#### [What the task asks]
Please repeat each line from the one holding "this 1200×580 image." through the final line of the data, exactly as it stands, with no pictures.

#### [Input data]
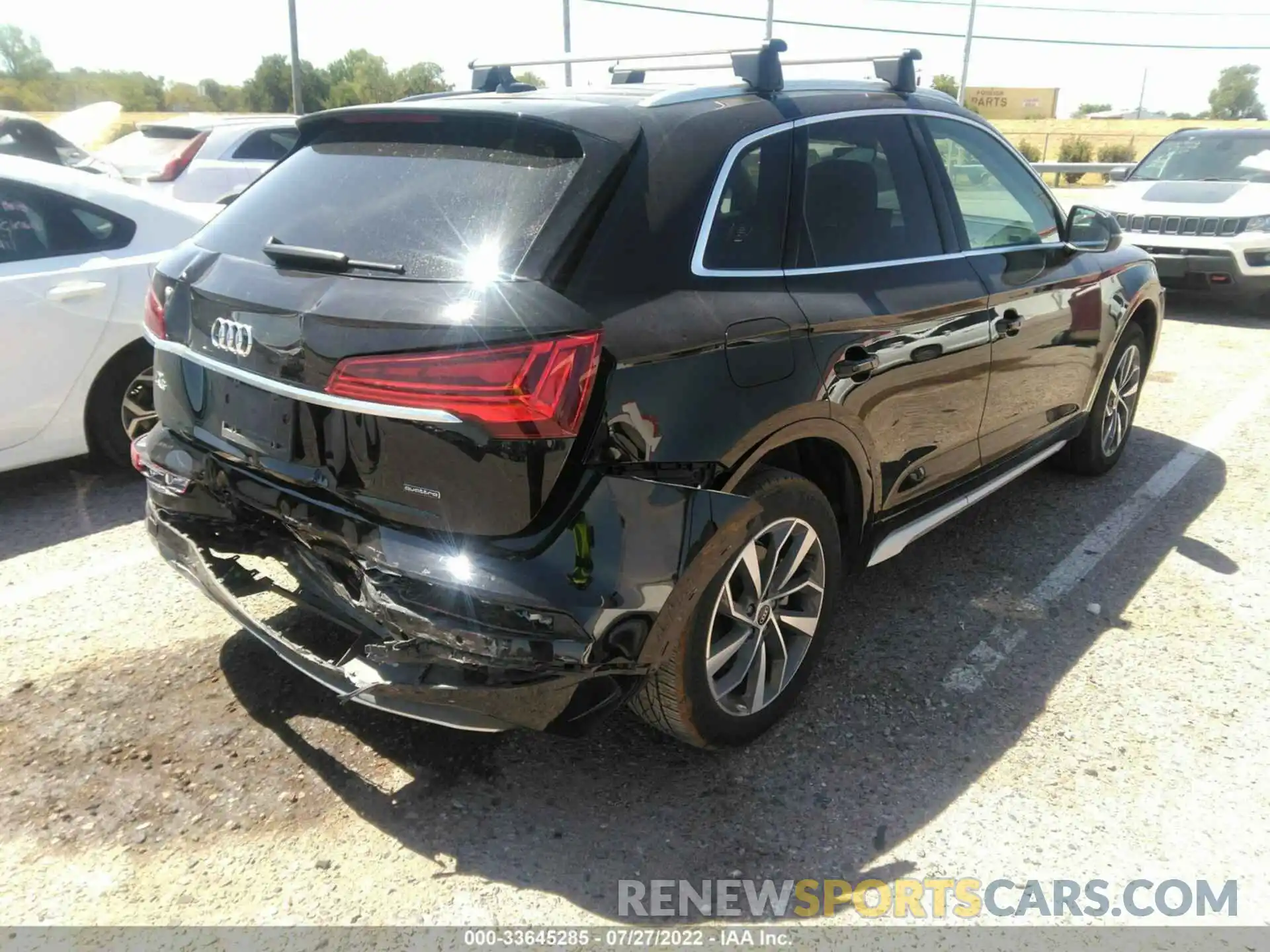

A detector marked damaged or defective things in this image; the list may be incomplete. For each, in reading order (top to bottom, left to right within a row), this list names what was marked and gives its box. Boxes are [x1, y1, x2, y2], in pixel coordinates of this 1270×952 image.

damaged rear bumper [142, 428, 751, 736]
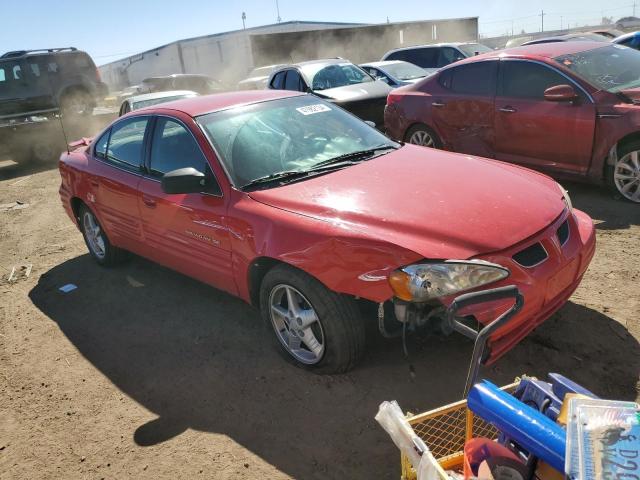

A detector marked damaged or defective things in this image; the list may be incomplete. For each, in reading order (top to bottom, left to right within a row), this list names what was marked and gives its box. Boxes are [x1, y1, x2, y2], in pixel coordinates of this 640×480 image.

damaged red car [58, 91, 596, 376]
exposed headlight assembly [388, 260, 512, 302]
damaged red car [382, 41, 640, 204]
exposed headlight assembly [556, 183, 572, 213]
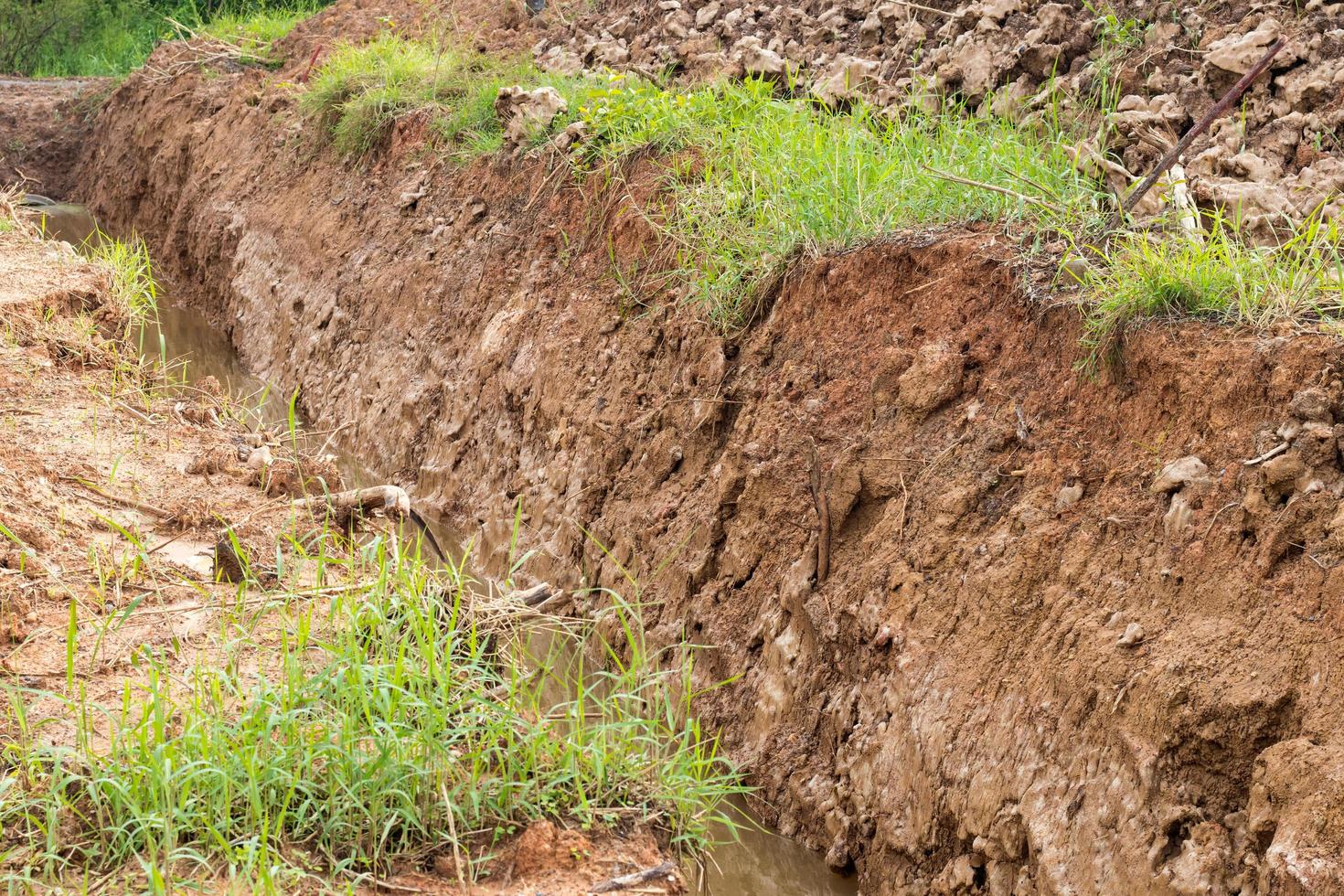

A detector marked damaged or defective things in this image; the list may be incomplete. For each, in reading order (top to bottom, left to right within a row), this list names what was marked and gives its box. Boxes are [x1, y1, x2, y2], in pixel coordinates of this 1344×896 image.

rusty metal rod [1107, 38, 1285, 229]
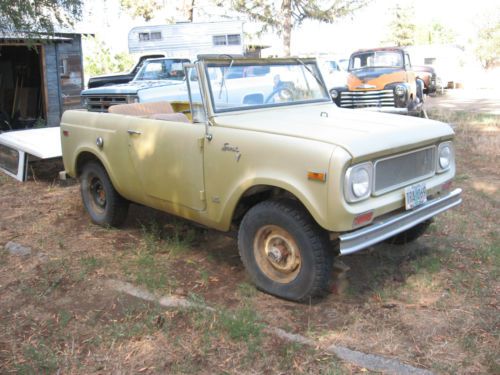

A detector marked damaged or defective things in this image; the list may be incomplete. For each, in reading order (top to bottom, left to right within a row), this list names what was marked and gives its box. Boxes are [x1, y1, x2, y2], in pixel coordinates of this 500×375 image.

rusty wheel rim [254, 225, 300, 284]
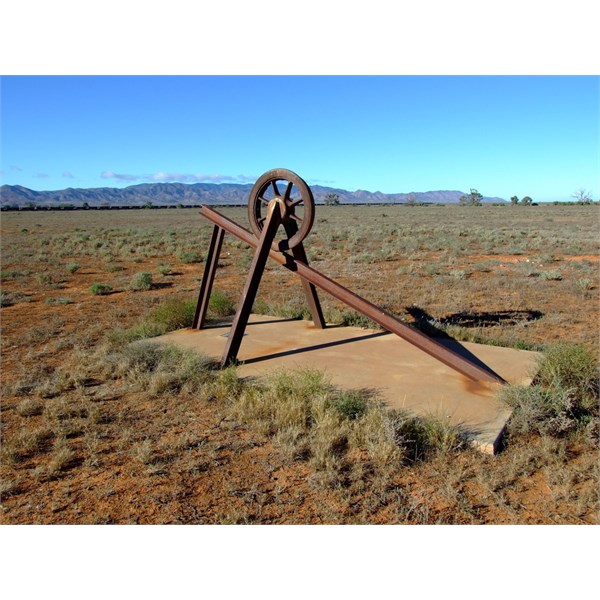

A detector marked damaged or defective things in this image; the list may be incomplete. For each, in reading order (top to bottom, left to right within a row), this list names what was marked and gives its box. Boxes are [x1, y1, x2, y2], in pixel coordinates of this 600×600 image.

rusted metal beam [195, 224, 225, 328]
rusted metal wheel [247, 168, 314, 250]
rusted metal sculpture [195, 169, 504, 384]
rusted metal beam [198, 206, 506, 384]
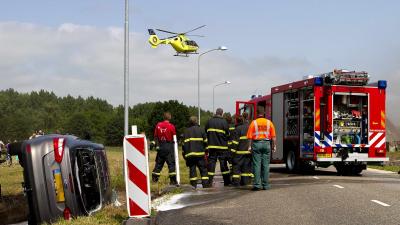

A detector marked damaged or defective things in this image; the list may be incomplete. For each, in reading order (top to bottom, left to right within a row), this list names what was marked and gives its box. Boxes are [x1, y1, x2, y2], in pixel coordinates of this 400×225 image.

overturned vehicle [9, 134, 112, 224]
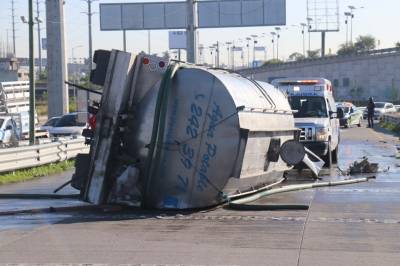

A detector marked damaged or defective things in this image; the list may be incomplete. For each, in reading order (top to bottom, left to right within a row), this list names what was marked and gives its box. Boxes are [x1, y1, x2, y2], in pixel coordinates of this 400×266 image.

overturned tanker truck [72, 48, 322, 209]
damaged vehicle debris [72, 48, 324, 209]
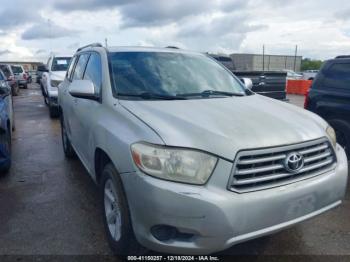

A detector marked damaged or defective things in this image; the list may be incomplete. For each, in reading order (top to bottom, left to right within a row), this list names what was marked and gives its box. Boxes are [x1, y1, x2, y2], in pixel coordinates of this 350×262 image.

damaged vehicle [57, 44, 348, 255]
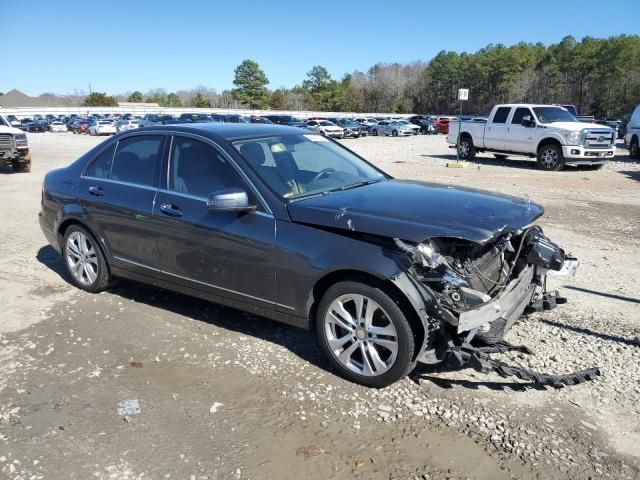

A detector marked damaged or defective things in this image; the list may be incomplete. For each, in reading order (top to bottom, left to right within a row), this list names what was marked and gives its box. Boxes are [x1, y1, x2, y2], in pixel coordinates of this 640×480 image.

crumpled front end [392, 227, 576, 362]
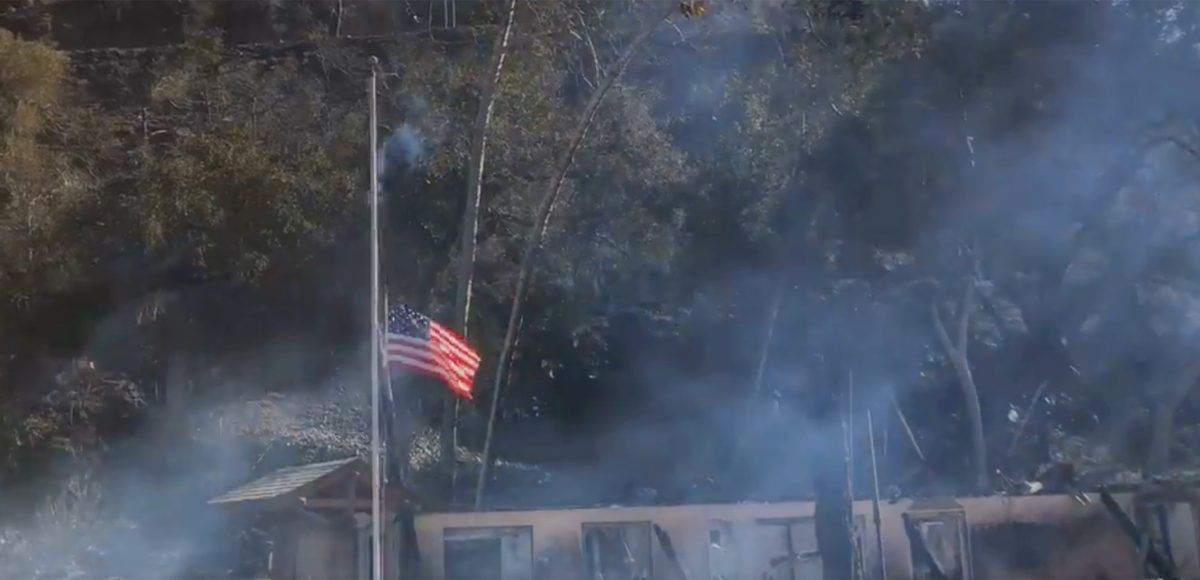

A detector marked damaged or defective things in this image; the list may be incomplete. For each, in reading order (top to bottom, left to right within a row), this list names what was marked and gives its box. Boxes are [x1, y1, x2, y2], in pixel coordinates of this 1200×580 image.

damaged roof [210, 456, 360, 506]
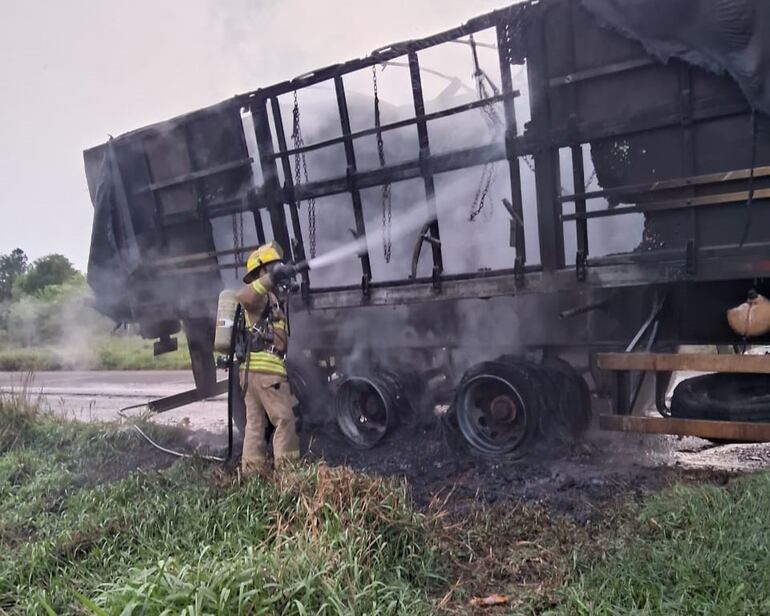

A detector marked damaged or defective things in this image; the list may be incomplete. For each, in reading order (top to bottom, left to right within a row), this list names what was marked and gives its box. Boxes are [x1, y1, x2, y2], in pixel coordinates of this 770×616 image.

burned truck trailer [85, 0, 770, 452]
burnt tire [668, 370, 770, 424]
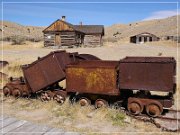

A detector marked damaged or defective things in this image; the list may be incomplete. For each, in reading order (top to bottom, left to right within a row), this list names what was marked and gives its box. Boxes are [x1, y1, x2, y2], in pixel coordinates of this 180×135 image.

rusted steel plate [21, 50, 71, 93]
rusted steel plate [66, 60, 119, 95]
rusted steel plate [119, 56, 176, 92]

#### [Exercise answer]
A detector marked damaged or defective things in this image; the list may be incomplete. For each, in reading order (top to bottom, left to right within a row), this list names what was marked and gives its box. Boxes are [x1, y1, x2, y2], in pixel coordinates of this 1200×580 image.

damaged roof [210, 456, 360, 506]

A detector marked damaged or defective things in this image; the list may be incomplete. For each, in reading order (top to bottom, left to right within a row), this list names what was marked and gives its box. Boxes are [x1, y1, x2, y2], in pixel coordinates of this 770×616 image.

burned truck trailer [85, 0, 770, 452]
burnt tire [668, 370, 770, 424]

A detector marked damaged or defective things in this image; the list may be incomplete. For each, in reading order (top to bottom, left to right within a row), this list names what was marked and gives its box. Boxes are [x1, y1, x2, y2], in pixel coordinates of this 180×135 image.

rusted steel plate [21, 50, 71, 93]
rusted steel plate [66, 60, 119, 95]
rusted steel plate [119, 56, 176, 92]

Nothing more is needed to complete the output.